I'd like to know which of the following is faster for getting the i'th rightmost bit of integer x, where i starts with 0:
x & (1 << i) x >> i % 2
Also curious about why one is faster.
preguntado el 30 de junio de 12 a las 23:06
As commented, this depends on many factors. Also, you shouldn't care. On any real program I don't believe you will have concern for such low level details. Premature optimization is a horrible waste of time.
Also, these are not equal operations unless your concept of equality is only the concept of zero/non-zero.
But it's a fun exercise
Using GCC with -O3 and disassembling I see:
x & (1 << i) The first version Dump of assembler code for function op1: 0x0000000000000000 <+0>: mov %esi,%ecx 0x0000000000000002 <+2>: mov $0x1,%eax 0x0000000000000007 <+7>: shl %cl,%eax 0x0000000000000009 <+9>: and %edi,%eax 0x000000000000000b <+11>: retq End of assembler dump.
x >> i % 2 Dump of assembler code for function op2: 0x0000000000000010 <+0>: mov %esi,%ecx 0x0000000000000012 <+2>: sar %cl,%edi 0x0000000000000014 <+4>: mov %edi,%edx 0x0000000000000016 <+6>: shr $0x1f,%edx 0x0000000000000019 <+9>: lea (%rdi,%rdx,1),%eax 0x000000000000001c <+12>: and $0x1,%eax 0x000000000000001f <+15>: sub %edx,%eax 0x0000000000000021 <+17>: retq
Entonces eso es un
shift left y una
and vs un
load effective address, Y un
and operation. It seems pretty obvious on this hardware what will be faster, but unless you're on a microcontroller what seems obvious is often not so clear. Let us test it.
I made a loop of something like ten million calls to the (inlined) operation and was sure to return the sum of the operation results so the compiler wouldn't throw it all away.

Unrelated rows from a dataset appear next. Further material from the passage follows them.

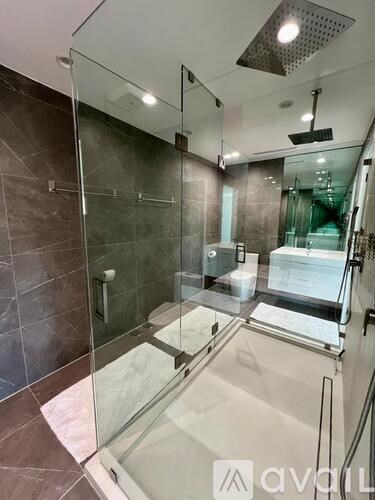 A modern bathroom with a glass shower stall and a walk-in shower.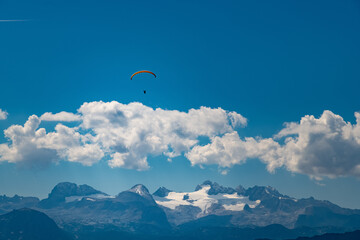 Fototapeta na wymiar Paraglider over Altaussee with Dachstein in Background, Salzkammergut, Austria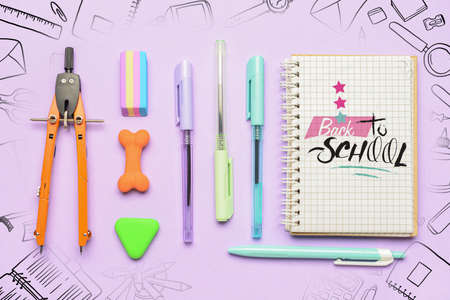 Set of stationery and notebook with text BACK TO SCHOOL on color background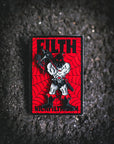 Pin with a graphic design on a red background, featuring text and a stylized figure.
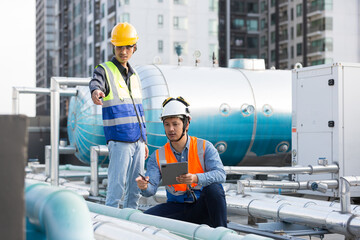 Group of male plumber working and inspecting quality of water pipes system at rooftop of building. Team of Asian male plumber maintenance water pipes network system on building rooftop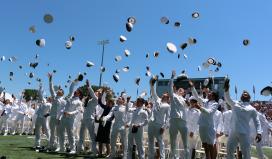 2016 graduates hat toss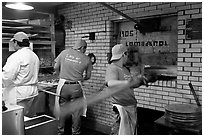 Pizza preparation, Lombardi pizzeria kitchen. NYC, New York, USA (black and white)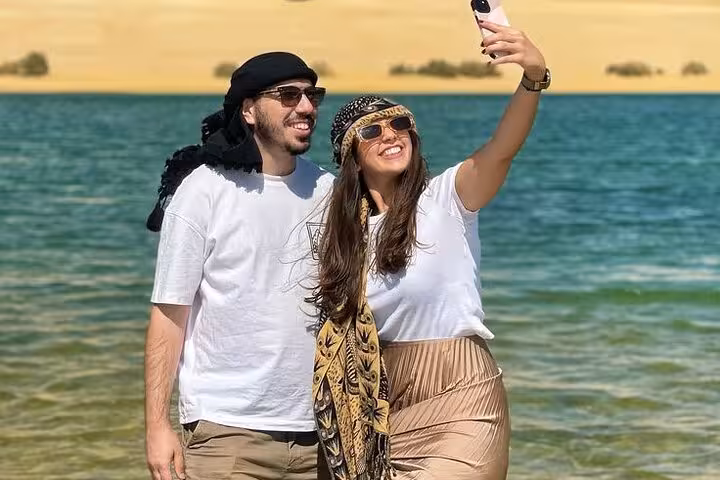 Couple taking selfie at Fayoum Magic Lake with sand dunes backdrop, Cairo to oasis tour experience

[tommd@mavlo Test]$ gcc -O3 so.c -o so [tommd@mavlo Test]$ time ./so real 0m0.388s user 0m0.384s sys 0m0.003s [tommd@mavlo Test]$ time ./so real 0m0.384s user 0m0.380s sys 0m0.003s [tommd@mavlo Test]$ vi so.c // I changed the function to the second one [tommd@mavlo Test]$ gcc -O3 so.c -o so [tommd@mavlo Test]$ time ./so real 0m0.380s user 0m0.377s sys 0m0.002s [tommd@mavlo Test]$ time ./so real 0m0.380s user 0m0.379s
Well shucks - the exact same. There's enough hardware in a modern super-scaler processor to hide any difference.
The idiomatic way to extract a bit is either
(x >> i) & 1
which would also work analogously for more than one bit, or
x & (1 << i)
if you just want to test a single bit.
Note that in C
x must not be negative (preferably declared unsigned), and if
x es más largo que un
int you need to specify that 1 is also that long in the second one.
% will confuse the reader and may have a much worse performance, depending on the compiler.